** Start of Data records **
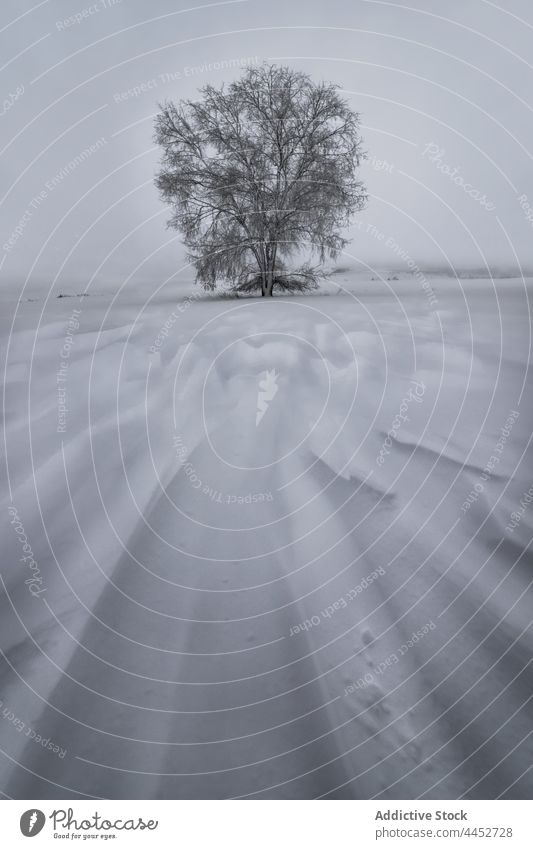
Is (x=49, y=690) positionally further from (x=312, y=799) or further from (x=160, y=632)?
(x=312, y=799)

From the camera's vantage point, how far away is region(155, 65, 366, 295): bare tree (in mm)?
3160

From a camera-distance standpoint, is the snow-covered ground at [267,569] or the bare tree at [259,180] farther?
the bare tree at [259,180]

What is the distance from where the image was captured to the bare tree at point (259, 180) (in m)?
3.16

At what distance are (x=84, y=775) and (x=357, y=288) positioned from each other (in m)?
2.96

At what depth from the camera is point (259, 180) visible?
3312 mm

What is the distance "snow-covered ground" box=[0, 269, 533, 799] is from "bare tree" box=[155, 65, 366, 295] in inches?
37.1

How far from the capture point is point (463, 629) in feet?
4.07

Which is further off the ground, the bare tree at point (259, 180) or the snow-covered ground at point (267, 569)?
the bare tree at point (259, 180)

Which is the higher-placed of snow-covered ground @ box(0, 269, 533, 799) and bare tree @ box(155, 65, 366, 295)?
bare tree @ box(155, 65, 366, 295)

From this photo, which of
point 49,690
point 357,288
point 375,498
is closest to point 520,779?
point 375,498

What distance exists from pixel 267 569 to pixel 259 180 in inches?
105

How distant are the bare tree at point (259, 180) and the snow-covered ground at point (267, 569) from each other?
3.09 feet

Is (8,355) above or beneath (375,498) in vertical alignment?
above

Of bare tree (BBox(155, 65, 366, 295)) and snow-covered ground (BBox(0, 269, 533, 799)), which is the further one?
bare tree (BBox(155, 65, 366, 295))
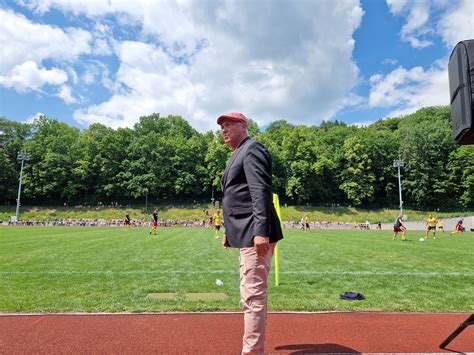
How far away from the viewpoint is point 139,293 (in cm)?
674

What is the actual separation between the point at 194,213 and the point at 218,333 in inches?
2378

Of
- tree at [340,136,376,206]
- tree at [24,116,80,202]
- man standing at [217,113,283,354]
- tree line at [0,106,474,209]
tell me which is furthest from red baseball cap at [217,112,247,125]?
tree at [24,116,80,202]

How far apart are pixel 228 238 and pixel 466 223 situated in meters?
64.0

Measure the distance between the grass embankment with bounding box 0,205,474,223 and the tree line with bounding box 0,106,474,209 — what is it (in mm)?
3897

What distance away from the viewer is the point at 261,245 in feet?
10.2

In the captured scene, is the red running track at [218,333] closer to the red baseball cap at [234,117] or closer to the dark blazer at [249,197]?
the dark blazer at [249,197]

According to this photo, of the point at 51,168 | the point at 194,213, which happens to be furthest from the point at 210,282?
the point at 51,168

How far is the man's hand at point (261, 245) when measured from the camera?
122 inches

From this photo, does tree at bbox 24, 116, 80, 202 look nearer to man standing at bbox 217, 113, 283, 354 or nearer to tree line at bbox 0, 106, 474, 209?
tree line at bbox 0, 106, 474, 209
** End of Data records **
■ Task directions: Write out the material above again, word for word, minus its pictures.

■ Solution to the exercise:
Is (x=49, y=690) positionally further from (x=312, y=799) or further from (x=160, y=632)?
(x=312, y=799)

From the camera's vantage point, how far away is region(155, 65, 366, 295): bare tree (in mm)?
3160

From a camera-distance standpoint, is the snow-covered ground at [267,569] or the bare tree at [259,180] farther?
the bare tree at [259,180]

What is the distance from where the image was captured to the bare tree at point (259, 180) (in m)?
3.16

At what distance are (x=84, y=775) and (x=357, y=288) positioned from each other (in m)?
2.96

At what depth from the camera is point (259, 180) visible?
3312 mm

What is the distance "snow-covered ground" box=[0, 269, 533, 799] is from "bare tree" box=[155, 65, 366, 295] in inches?
37.1

How far from the capture point is point (463, 629) in feet?
4.07

Which is further off the ground, the bare tree at point (259, 180) or the snow-covered ground at point (267, 569)?
the bare tree at point (259, 180)

Which is the higher-placed of snow-covered ground @ box(0, 269, 533, 799) and bare tree @ box(155, 65, 366, 295)?
bare tree @ box(155, 65, 366, 295)

From this photo, which of
point 49,690
point 357,288
point 375,498
is closest to point 520,779?
point 375,498

What distance exists from pixel 267 569 to pixel 259 180 in inches?
105

How distant are the bare tree at point (259, 180) and the snow-covered ground at point (267, 569) from each other?
3.09 feet

Is (8,355) above or beneath (375,498) in vertical alignment?
above

Of bare tree (BBox(155, 65, 366, 295)) and snow-covered ground (BBox(0, 269, 533, 799)), which is the further one?
bare tree (BBox(155, 65, 366, 295))
How far away from the viewpoint is point 139,293 (in cm)?
674

What is the actual separation between the point at 194,213 and the point at 218,333 in inches?
2378

Of
- tree at [340,136,376,206]
- tree at [24,116,80,202]
- man standing at [217,113,283,354]
- tree line at [0,106,474,209]
tell me which is furthest from red baseball cap at [217,112,247,125]?
tree at [24,116,80,202]

How far apart are pixel 228 238 and pixel 466 223 situated in meters?
64.0

Measure the distance between the grass embankment with bounding box 0,205,474,223 and the tree line with bounding box 0,106,474,209 — what is it (in mm)?
3897

What distance away from the viewer is the point at 261,245 in feet?
10.2

In the captured scene, is the red running track at [218,333] closer to the red baseball cap at [234,117] or closer to the dark blazer at [249,197]?
the dark blazer at [249,197]

According to this photo, of the point at 51,168 | the point at 194,213, which happens to be furthest from the point at 210,282?
the point at 51,168

How far is the man's hand at point (261, 245) when measured from the camera?
122 inches

From this photo, does tree at bbox 24, 116, 80, 202 look nearer to man standing at bbox 217, 113, 283, 354 or nearer to tree line at bbox 0, 106, 474, 209?
tree line at bbox 0, 106, 474, 209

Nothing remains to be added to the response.